### Records to process

========

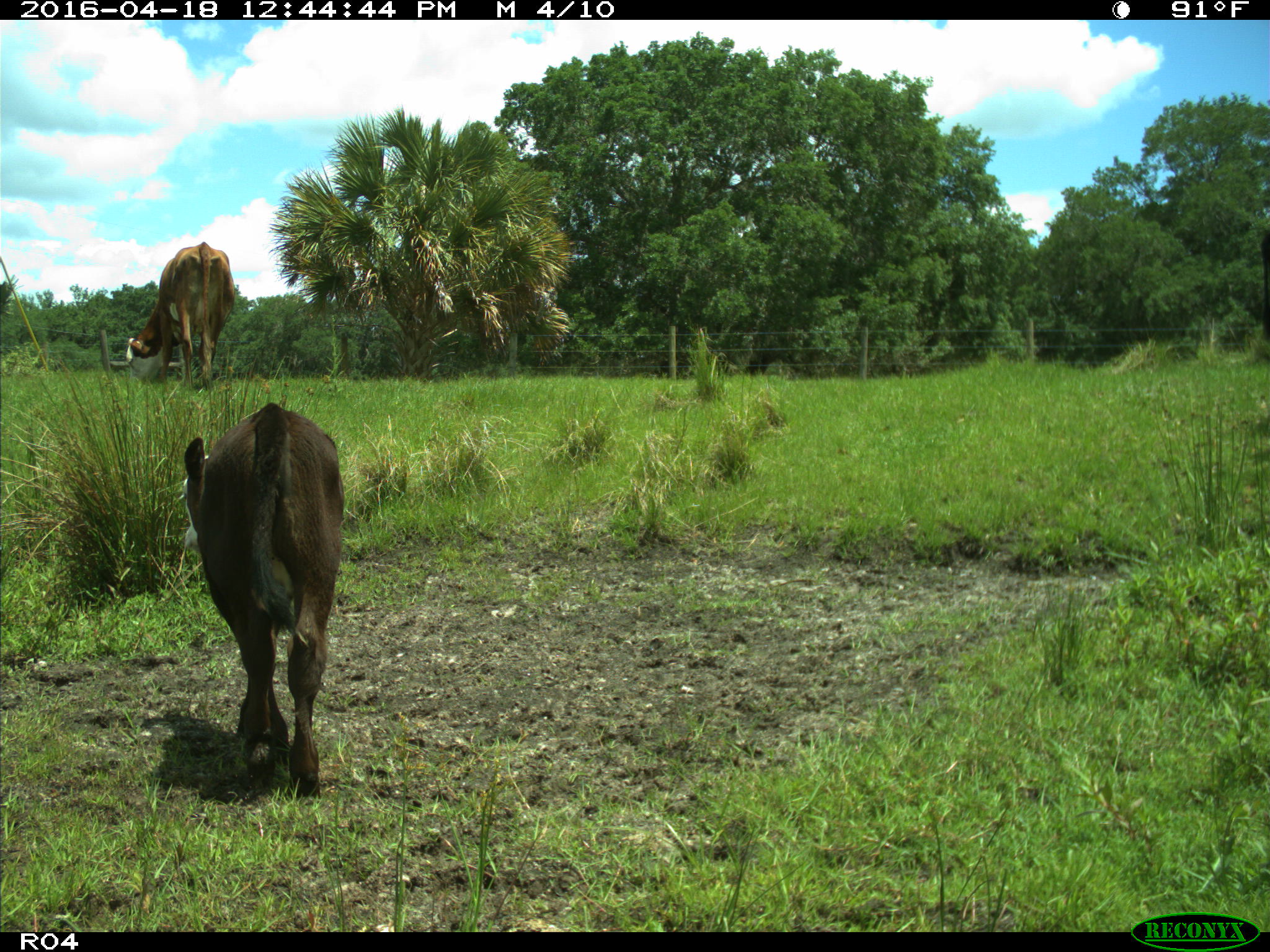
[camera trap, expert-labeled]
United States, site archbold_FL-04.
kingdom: Animalia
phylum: Chordata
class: Mammalia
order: Artiodactyla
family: Bovidae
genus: Bos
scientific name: Bos taurus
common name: domestic cow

========

### Task prompt
Before duplicating the entries above, strip out the pictures and keep the rest exact.

### Exercise solution
[camera trap, expert-labeled]
United States, site archbold_FL-04.
kingdom: Animalia
phylum: Chordata
class: Mammalia
order: Artiodactyla
family: Bovidae
genus: Bos
scientific name: Bos taurus
common name: domestic cow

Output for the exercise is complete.